Of course, lying to Doping Control is wrong and should be punished, especially when the athlete concerned is attempting to avoid being sanctioned for an ADRV. However, Dry wasn’t trying to avoid an ADRV. As UKAD correctly informed him, he was a member of the DTP and couldn’t have been sanctioned with an ADRV for a ‘whereabouts’ filing failure. There was no suggestion from UKAD that he had used prohibited substances. 

Athletes also need to be given credit for early admission of doping offences. However, in cases where they’ve literally been caught doping in competition, is it ethical to allow a one year reduction for admission after having been caught? It is hard to avoid the conclusion that this provision is only in place so that anti-doping organisations (ADOs) can avoid the cost of pursuing cases.

Karam received a three year backdated ban after having been caught intentionally doping in competition. Mutgaa was also caught doping in competition, and received a three year ban for later admitting it. Dry admitted lying in a situation that wouldn’t involve a doping ban, and received a four year ban following his admission. The cases illustrate just how far anti-doping has evolved into banning athletes in order to enforce anti-doping rules, rather than punishing intentional users of prohibited substances. 

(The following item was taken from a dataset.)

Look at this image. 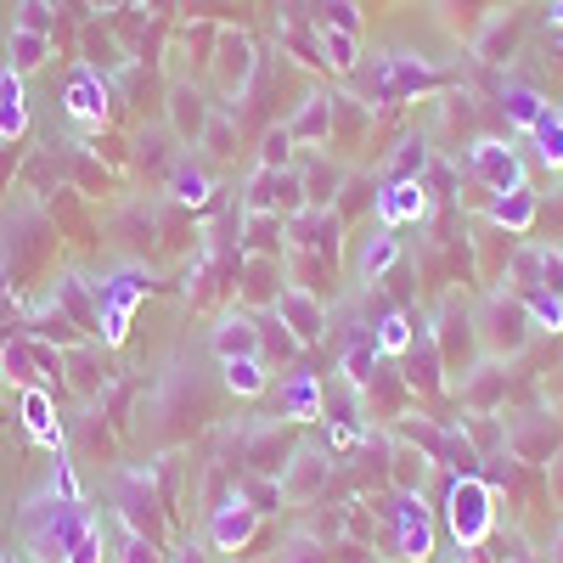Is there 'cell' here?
<instances>
[{"label": "cell", "mask_w": 563, "mask_h": 563, "mask_svg": "<svg viewBox=\"0 0 563 563\" xmlns=\"http://www.w3.org/2000/svg\"><path fill=\"white\" fill-rule=\"evenodd\" d=\"M97 7H102V12H124V7H130V0H97Z\"/></svg>", "instance_id": "cell-58"}, {"label": "cell", "mask_w": 563, "mask_h": 563, "mask_svg": "<svg viewBox=\"0 0 563 563\" xmlns=\"http://www.w3.org/2000/svg\"><path fill=\"white\" fill-rule=\"evenodd\" d=\"M552 18H558V23H563V0H558V7H552Z\"/></svg>", "instance_id": "cell-59"}, {"label": "cell", "mask_w": 563, "mask_h": 563, "mask_svg": "<svg viewBox=\"0 0 563 563\" xmlns=\"http://www.w3.org/2000/svg\"><path fill=\"white\" fill-rule=\"evenodd\" d=\"M85 519H90V512H85L79 501H52L45 512H34V519H29L23 558H29V563H63V558H68V547L79 541Z\"/></svg>", "instance_id": "cell-6"}, {"label": "cell", "mask_w": 563, "mask_h": 563, "mask_svg": "<svg viewBox=\"0 0 563 563\" xmlns=\"http://www.w3.org/2000/svg\"><path fill=\"white\" fill-rule=\"evenodd\" d=\"M288 243H294V254L333 260V249H339V214L333 209H299L288 220Z\"/></svg>", "instance_id": "cell-21"}, {"label": "cell", "mask_w": 563, "mask_h": 563, "mask_svg": "<svg viewBox=\"0 0 563 563\" xmlns=\"http://www.w3.org/2000/svg\"><path fill=\"white\" fill-rule=\"evenodd\" d=\"M294 456V434H288V422H254L249 440H243V462H249V474L260 479H282V467H288Z\"/></svg>", "instance_id": "cell-17"}, {"label": "cell", "mask_w": 563, "mask_h": 563, "mask_svg": "<svg viewBox=\"0 0 563 563\" xmlns=\"http://www.w3.org/2000/svg\"><path fill=\"white\" fill-rule=\"evenodd\" d=\"M63 366H68V384H74L79 400H97V395H102V384H108V361H102L97 344H68Z\"/></svg>", "instance_id": "cell-28"}, {"label": "cell", "mask_w": 563, "mask_h": 563, "mask_svg": "<svg viewBox=\"0 0 563 563\" xmlns=\"http://www.w3.org/2000/svg\"><path fill=\"white\" fill-rule=\"evenodd\" d=\"M512 40H519V23H512V18H490V29L479 34V57L485 63H501V52H512Z\"/></svg>", "instance_id": "cell-48"}, {"label": "cell", "mask_w": 563, "mask_h": 563, "mask_svg": "<svg viewBox=\"0 0 563 563\" xmlns=\"http://www.w3.org/2000/svg\"><path fill=\"white\" fill-rule=\"evenodd\" d=\"M422 164H429V141L422 135H406L400 153L384 164V180H406V175H422Z\"/></svg>", "instance_id": "cell-46"}, {"label": "cell", "mask_w": 563, "mask_h": 563, "mask_svg": "<svg viewBox=\"0 0 563 563\" xmlns=\"http://www.w3.org/2000/svg\"><path fill=\"white\" fill-rule=\"evenodd\" d=\"M547 490H552V507L563 512V451L547 456Z\"/></svg>", "instance_id": "cell-55"}, {"label": "cell", "mask_w": 563, "mask_h": 563, "mask_svg": "<svg viewBox=\"0 0 563 563\" xmlns=\"http://www.w3.org/2000/svg\"><path fill=\"white\" fill-rule=\"evenodd\" d=\"M305 203V180L299 169H254L249 175V192H243V214H282V220H294Z\"/></svg>", "instance_id": "cell-8"}, {"label": "cell", "mask_w": 563, "mask_h": 563, "mask_svg": "<svg viewBox=\"0 0 563 563\" xmlns=\"http://www.w3.org/2000/svg\"><path fill=\"white\" fill-rule=\"evenodd\" d=\"M294 147H299V141L288 135V124H271L265 141H260V164L254 169H288L294 164Z\"/></svg>", "instance_id": "cell-44"}, {"label": "cell", "mask_w": 563, "mask_h": 563, "mask_svg": "<svg viewBox=\"0 0 563 563\" xmlns=\"http://www.w3.org/2000/svg\"><path fill=\"white\" fill-rule=\"evenodd\" d=\"M90 294H97V333L113 350V344L130 339V321H135L141 299L153 294V282H147V271H119V276L90 282Z\"/></svg>", "instance_id": "cell-4"}, {"label": "cell", "mask_w": 563, "mask_h": 563, "mask_svg": "<svg viewBox=\"0 0 563 563\" xmlns=\"http://www.w3.org/2000/svg\"><path fill=\"white\" fill-rule=\"evenodd\" d=\"M113 507H119V519H124V530H141V536H153V525H158V496H153V479L141 474V467H119L113 474Z\"/></svg>", "instance_id": "cell-18"}, {"label": "cell", "mask_w": 563, "mask_h": 563, "mask_svg": "<svg viewBox=\"0 0 563 563\" xmlns=\"http://www.w3.org/2000/svg\"><path fill=\"white\" fill-rule=\"evenodd\" d=\"M389 456H395V467H389L395 490H406V496H422V479L434 474V456L422 451V445H411V440H395V445H389Z\"/></svg>", "instance_id": "cell-32"}, {"label": "cell", "mask_w": 563, "mask_h": 563, "mask_svg": "<svg viewBox=\"0 0 563 563\" xmlns=\"http://www.w3.org/2000/svg\"><path fill=\"white\" fill-rule=\"evenodd\" d=\"M445 530L462 552H479L496 536V485L479 474H456V485L445 490Z\"/></svg>", "instance_id": "cell-2"}, {"label": "cell", "mask_w": 563, "mask_h": 563, "mask_svg": "<svg viewBox=\"0 0 563 563\" xmlns=\"http://www.w3.org/2000/svg\"><path fill=\"white\" fill-rule=\"evenodd\" d=\"M198 147H203L209 164H231V158H238V113L214 108V119H209V130H203Z\"/></svg>", "instance_id": "cell-39"}, {"label": "cell", "mask_w": 563, "mask_h": 563, "mask_svg": "<svg viewBox=\"0 0 563 563\" xmlns=\"http://www.w3.org/2000/svg\"><path fill=\"white\" fill-rule=\"evenodd\" d=\"M209 344H214V355H220V361L260 355V344H265V327H260L249 310H225V316L209 327Z\"/></svg>", "instance_id": "cell-20"}, {"label": "cell", "mask_w": 563, "mask_h": 563, "mask_svg": "<svg viewBox=\"0 0 563 563\" xmlns=\"http://www.w3.org/2000/svg\"><path fill=\"white\" fill-rule=\"evenodd\" d=\"M501 113H507L512 124H519V130H530V124L547 113V102L536 97L530 85H507V90H501Z\"/></svg>", "instance_id": "cell-42"}, {"label": "cell", "mask_w": 563, "mask_h": 563, "mask_svg": "<svg viewBox=\"0 0 563 563\" xmlns=\"http://www.w3.org/2000/svg\"><path fill=\"white\" fill-rule=\"evenodd\" d=\"M440 74L417 57H372L350 74V90L366 102V108H389V102H406L417 90H434Z\"/></svg>", "instance_id": "cell-1"}, {"label": "cell", "mask_w": 563, "mask_h": 563, "mask_svg": "<svg viewBox=\"0 0 563 563\" xmlns=\"http://www.w3.org/2000/svg\"><path fill=\"white\" fill-rule=\"evenodd\" d=\"M12 29L52 34V29H57V18H52V7H45V0H18V23H12Z\"/></svg>", "instance_id": "cell-52"}, {"label": "cell", "mask_w": 563, "mask_h": 563, "mask_svg": "<svg viewBox=\"0 0 563 563\" xmlns=\"http://www.w3.org/2000/svg\"><path fill=\"white\" fill-rule=\"evenodd\" d=\"M411 316L406 310H389L384 321H378V333H372V344H378V355H406L411 344H417V333H411Z\"/></svg>", "instance_id": "cell-41"}, {"label": "cell", "mask_w": 563, "mask_h": 563, "mask_svg": "<svg viewBox=\"0 0 563 563\" xmlns=\"http://www.w3.org/2000/svg\"><path fill=\"white\" fill-rule=\"evenodd\" d=\"M467 169H474V180H485L490 192H519V186H525V158H519V147L490 141V135L467 147Z\"/></svg>", "instance_id": "cell-12"}, {"label": "cell", "mask_w": 563, "mask_h": 563, "mask_svg": "<svg viewBox=\"0 0 563 563\" xmlns=\"http://www.w3.org/2000/svg\"><path fill=\"white\" fill-rule=\"evenodd\" d=\"M169 124H153V130H135V164L141 169H158V175H169L175 169V158H180V147H169Z\"/></svg>", "instance_id": "cell-38"}, {"label": "cell", "mask_w": 563, "mask_h": 563, "mask_svg": "<svg viewBox=\"0 0 563 563\" xmlns=\"http://www.w3.org/2000/svg\"><path fill=\"white\" fill-rule=\"evenodd\" d=\"M164 192H169V203H180V209H203V203L214 198V175H209V164H203V158L180 153V158H175V169L164 175Z\"/></svg>", "instance_id": "cell-23"}, {"label": "cell", "mask_w": 563, "mask_h": 563, "mask_svg": "<svg viewBox=\"0 0 563 563\" xmlns=\"http://www.w3.org/2000/svg\"><path fill=\"white\" fill-rule=\"evenodd\" d=\"M276 417L282 422H321V378L316 372H294L276 389Z\"/></svg>", "instance_id": "cell-27"}, {"label": "cell", "mask_w": 563, "mask_h": 563, "mask_svg": "<svg viewBox=\"0 0 563 563\" xmlns=\"http://www.w3.org/2000/svg\"><path fill=\"white\" fill-rule=\"evenodd\" d=\"M378 366H384V355H378V344L372 339H355L344 355H339V378L350 384V389H372V378H378Z\"/></svg>", "instance_id": "cell-36"}, {"label": "cell", "mask_w": 563, "mask_h": 563, "mask_svg": "<svg viewBox=\"0 0 563 563\" xmlns=\"http://www.w3.org/2000/svg\"><path fill=\"white\" fill-rule=\"evenodd\" d=\"M29 130V90H23V74L0 68V141H18Z\"/></svg>", "instance_id": "cell-34"}, {"label": "cell", "mask_w": 563, "mask_h": 563, "mask_svg": "<svg viewBox=\"0 0 563 563\" xmlns=\"http://www.w3.org/2000/svg\"><path fill=\"white\" fill-rule=\"evenodd\" d=\"M220 372H225V389H231V395H243V400H254V395H265V389H271L265 355H238V361H220Z\"/></svg>", "instance_id": "cell-37"}, {"label": "cell", "mask_w": 563, "mask_h": 563, "mask_svg": "<svg viewBox=\"0 0 563 563\" xmlns=\"http://www.w3.org/2000/svg\"><path fill=\"white\" fill-rule=\"evenodd\" d=\"M389 525H395V552L400 563H429L434 558V512L422 507V496H395L389 507Z\"/></svg>", "instance_id": "cell-10"}, {"label": "cell", "mask_w": 563, "mask_h": 563, "mask_svg": "<svg viewBox=\"0 0 563 563\" xmlns=\"http://www.w3.org/2000/svg\"><path fill=\"white\" fill-rule=\"evenodd\" d=\"M462 440L485 456H507V422H496V411H467L462 417Z\"/></svg>", "instance_id": "cell-35"}, {"label": "cell", "mask_w": 563, "mask_h": 563, "mask_svg": "<svg viewBox=\"0 0 563 563\" xmlns=\"http://www.w3.org/2000/svg\"><path fill=\"white\" fill-rule=\"evenodd\" d=\"M214 119V102H209V90H198L192 79H175L169 85V135L180 141V147H198L203 130Z\"/></svg>", "instance_id": "cell-16"}, {"label": "cell", "mask_w": 563, "mask_h": 563, "mask_svg": "<svg viewBox=\"0 0 563 563\" xmlns=\"http://www.w3.org/2000/svg\"><path fill=\"white\" fill-rule=\"evenodd\" d=\"M254 536H260V512L243 501V490H231V496H220L209 507V541H214V552H243Z\"/></svg>", "instance_id": "cell-13"}, {"label": "cell", "mask_w": 563, "mask_h": 563, "mask_svg": "<svg viewBox=\"0 0 563 563\" xmlns=\"http://www.w3.org/2000/svg\"><path fill=\"white\" fill-rule=\"evenodd\" d=\"M536 214H541V198L530 192V186H519V192H496V203H490V225H501L507 238H525V231L536 225Z\"/></svg>", "instance_id": "cell-30"}, {"label": "cell", "mask_w": 563, "mask_h": 563, "mask_svg": "<svg viewBox=\"0 0 563 563\" xmlns=\"http://www.w3.org/2000/svg\"><path fill=\"white\" fill-rule=\"evenodd\" d=\"M282 288H288V271L276 254H249L243 260V305L249 310H276Z\"/></svg>", "instance_id": "cell-22"}, {"label": "cell", "mask_w": 563, "mask_h": 563, "mask_svg": "<svg viewBox=\"0 0 563 563\" xmlns=\"http://www.w3.org/2000/svg\"><path fill=\"white\" fill-rule=\"evenodd\" d=\"M474 327H479V350L485 361H501V355H519L530 344V310L525 299H512V294H490L479 310H474Z\"/></svg>", "instance_id": "cell-5"}, {"label": "cell", "mask_w": 563, "mask_h": 563, "mask_svg": "<svg viewBox=\"0 0 563 563\" xmlns=\"http://www.w3.org/2000/svg\"><path fill=\"white\" fill-rule=\"evenodd\" d=\"M63 113H68L74 124H85V130H102V124H108V79L90 68V63H79V68L68 74V85H63Z\"/></svg>", "instance_id": "cell-14"}, {"label": "cell", "mask_w": 563, "mask_h": 563, "mask_svg": "<svg viewBox=\"0 0 563 563\" xmlns=\"http://www.w3.org/2000/svg\"><path fill=\"white\" fill-rule=\"evenodd\" d=\"M558 119H563V113H558Z\"/></svg>", "instance_id": "cell-61"}, {"label": "cell", "mask_w": 563, "mask_h": 563, "mask_svg": "<svg viewBox=\"0 0 563 563\" xmlns=\"http://www.w3.org/2000/svg\"><path fill=\"white\" fill-rule=\"evenodd\" d=\"M530 135H536V153H541V164L563 169V119H558V113H541V119L530 124Z\"/></svg>", "instance_id": "cell-45"}, {"label": "cell", "mask_w": 563, "mask_h": 563, "mask_svg": "<svg viewBox=\"0 0 563 563\" xmlns=\"http://www.w3.org/2000/svg\"><path fill=\"white\" fill-rule=\"evenodd\" d=\"M113 563H164V558H158V541H153V536L124 530V536H119V552H113Z\"/></svg>", "instance_id": "cell-50"}, {"label": "cell", "mask_w": 563, "mask_h": 563, "mask_svg": "<svg viewBox=\"0 0 563 563\" xmlns=\"http://www.w3.org/2000/svg\"><path fill=\"white\" fill-rule=\"evenodd\" d=\"M547 563H563V525H558L552 541H547Z\"/></svg>", "instance_id": "cell-56"}, {"label": "cell", "mask_w": 563, "mask_h": 563, "mask_svg": "<svg viewBox=\"0 0 563 563\" xmlns=\"http://www.w3.org/2000/svg\"><path fill=\"white\" fill-rule=\"evenodd\" d=\"M547 411H530V417H519V422H507V451L512 456H525V462H547L552 456V445L558 440H547Z\"/></svg>", "instance_id": "cell-31"}, {"label": "cell", "mask_w": 563, "mask_h": 563, "mask_svg": "<svg viewBox=\"0 0 563 563\" xmlns=\"http://www.w3.org/2000/svg\"><path fill=\"white\" fill-rule=\"evenodd\" d=\"M18 411H23V429L40 440V445H63V422H57V400H52V389L45 384H23L18 389Z\"/></svg>", "instance_id": "cell-25"}, {"label": "cell", "mask_w": 563, "mask_h": 563, "mask_svg": "<svg viewBox=\"0 0 563 563\" xmlns=\"http://www.w3.org/2000/svg\"><path fill=\"white\" fill-rule=\"evenodd\" d=\"M271 316L288 327L299 350H310V344L327 339V305H321V294H310V288H282V299H276Z\"/></svg>", "instance_id": "cell-15"}, {"label": "cell", "mask_w": 563, "mask_h": 563, "mask_svg": "<svg viewBox=\"0 0 563 563\" xmlns=\"http://www.w3.org/2000/svg\"><path fill=\"white\" fill-rule=\"evenodd\" d=\"M175 563H203V552H198V547H186V552H180Z\"/></svg>", "instance_id": "cell-57"}, {"label": "cell", "mask_w": 563, "mask_h": 563, "mask_svg": "<svg viewBox=\"0 0 563 563\" xmlns=\"http://www.w3.org/2000/svg\"><path fill=\"white\" fill-rule=\"evenodd\" d=\"M434 333V350H440V372H445V384H467L474 378V366L485 361V350H479V327H474V310H467L462 299H451L445 310H440V327H429Z\"/></svg>", "instance_id": "cell-3"}, {"label": "cell", "mask_w": 563, "mask_h": 563, "mask_svg": "<svg viewBox=\"0 0 563 563\" xmlns=\"http://www.w3.org/2000/svg\"><path fill=\"white\" fill-rule=\"evenodd\" d=\"M282 563H327V552H321L310 536H294V541H288V558H282Z\"/></svg>", "instance_id": "cell-54"}, {"label": "cell", "mask_w": 563, "mask_h": 563, "mask_svg": "<svg viewBox=\"0 0 563 563\" xmlns=\"http://www.w3.org/2000/svg\"><path fill=\"white\" fill-rule=\"evenodd\" d=\"M536 265H541V288L563 299V249H541Z\"/></svg>", "instance_id": "cell-53"}, {"label": "cell", "mask_w": 563, "mask_h": 563, "mask_svg": "<svg viewBox=\"0 0 563 563\" xmlns=\"http://www.w3.org/2000/svg\"><path fill=\"white\" fill-rule=\"evenodd\" d=\"M209 68H214V90H220V97H243V90L254 85V74H260V45H254V34L220 29Z\"/></svg>", "instance_id": "cell-7"}, {"label": "cell", "mask_w": 563, "mask_h": 563, "mask_svg": "<svg viewBox=\"0 0 563 563\" xmlns=\"http://www.w3.org/2000/svg\"><path fill=\"white\" fill-rule=\"evenodd\" d=\"M63 563H108V552H102V525H97V519H85V530H79V541L68 547Z\"/></svg>", "instance_id": "cell-51"}, {"label": "cell", "mask_w": 563, "mask_h": 563, "mask_svg": "<svg viewBox=\"0 0 563 563\" xmlns=\"http://www.w3.org/2000/svg\"><path fill=\"white\" fill-rule=\"evenodd\" d=\"M294 169H299V180H305V203H310V209H333L339 192H344V180H350V169L333 164L327 153H305V164H294Z\"/></svg>", "instance_id": "cell-24"}, {"label": "cell", "mask_w": 563, "mask_h": 563, "mask_svg": "<svg viewBox=\"0 0 563 563\" xmlns=\"http://www.w3.org/2000/svg\"><path fill=\"white\" fill-rule=\"evenodd\" d=\"M0 34H12V29H0Z\"/></svg>", "instance_id": "cell-60"}, {"label": "cell", "mask_w": 563, "mask_h": 563, "mask_svg": "<svg viewBox=\"0 0 563 563\" xmlns=\"http://www.w3.org/2000/svg\"><path fill=\"white\" fill-rule=\"evenodd\" d=\"M395 265H400V238L389 225L366 231V238L355 243V282H366V288H372V282H384Z\"/></svg>", "instance_id": "cell-26"}, {"label": "cell", "mask_w": 563, "mask_h": 563, "mask_svg": "<svg viewBox=\"0 0 563 563\" xmlns=\"http://www.w3.org/2000/svg\"><path fill=\"white\" fill-rule=\"evenodd\" d=\"M378 225H389V231H400V225H411V220H422L429 214V186H422V175H406V180H384L378 186Z\"/></svg>", "instance_id": "cell-19"}, {"label": "cell", "mask_w": 563, "mask_h": 563, "mask_svg": "<svg viewBox=\"0 0 563 563\" xmlns=\"http://www.w3.org/2000/svg\"><path fill=\"white\" fill-rule=\"evenodd\" d=\"M333 113H339L333 90H310V97L299 102V113L288 119V135H294V141H327V130H333Z\"/></svg>", "instance_id": "cell-29"}, {"label": "cell", "mask_w": 563, "mask_h": 563, "mask_svg": "<svg viewBox=\"0 0 563 563\" xmlns=\"http://www.w3.org/2000/svg\"><path fill=\"white\" fill-rule=\"evenodd\" d=\"M327 479H333V451H321V445H294L288 467H282V507H310Z\"/></svg>", "instance_id": "cell-9"}, {"label": "cell", "mask_w": 563, "mask_h": 563, "mask_svg": "<svg viewBox=\"0 0 563 563\" xmlns=\"http://www.w3.org/2000/svg\"><path fill=\"white\" fill-rule=\"evenodd\" d=\"M7 57H12V63H7L12 74H34L45 57H52V34H29V29H12V34H7Z\"/></svg>", "instance_id": "cell-40"}, {"label": "cell", "mask_w": 563, "mask_h": 563, "mask_svg": "<svg viewBox=\"0 0 563 563\" xmlns=\"http://www.w3.org/2000/svg\"><path fill=\"white\" fill-rule=\"evenodd\" d=\"M316 63H327L333 74H355L361 68V34H344V29H321L316 23Z\"/></svg>", "instance_id": "cell-33"}, {"label": "cell", "mask_w": 563, "mask_h": 563, "mask_svg": "<svg viewBox=\"0 0 563 563\" xmlns=\"http://www.w3.org/2000/svg\"><path fill=\"white\" fill-rule=\"evenodd\" d=\"M310 23L361 34V7H355V0H310Z\"/></svg>", "instance_id": "cell-43"}, {"label": "cell", "mask_w": 563, "mask_h": 563, "mask_svg": "<svg viewBox=\"0 0 563 563\" xmlns=\"http://www.w3.org/2000/svg\"><path fill=\"white\" fill-rule=\"evenodd\" d=\"M0 366H7L18 384H52V378H63V355H57V344H52V339H40V333L12 339L7 350H0Z\"/></svg>", "instance_id": "cell-11"}, {"label": "cell", "mask_w": 563, "mask_h": 563, "mask_svg": "<svg viewBox=\"0 0 563 563\" xmlns=\"http://www.w3.org/2000/svg\"><path fill=\"white\" fill-rule=\"evenodd\" d=\"M525 310L536 327H547V333H563V299L547 294V288H525Z\"/></svg>", "instance_id": "cell-47"}, {"label": "cell", "mask_w": 563, "mask_h": 563, "mask_svg": "<svg viewBox=\"0 0 563 563\" xmlns=\"http://www.w3.org/2000/svg\"><path fill=\"white\" fill-rule=\"evenodd\" d=\"M238 490H243V501H249V507L260 512V519H265V512H276V507H282V485H276V479H260V474H249V479H243Z\"/></svg>", "instance_id": "cell-49"}]
</instances>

1. The Full Decision is available here: https://www.athleticsintegrity.org/downloads/pdfs/disciplinary-process/en/210818-AIU-21-010-KARAM_DECISION_FINAL.pdf
2. The Full Decision is available here: https://www.athleticsintegrity.org/downloads/pdfs/disciplinary-process/en/210817-AIU-21-123-MUTGAA_DECISION_FINAL.pdf
3. The Athletics Integrity Unit has been asked if it investigated whether Karam’s explanation was true.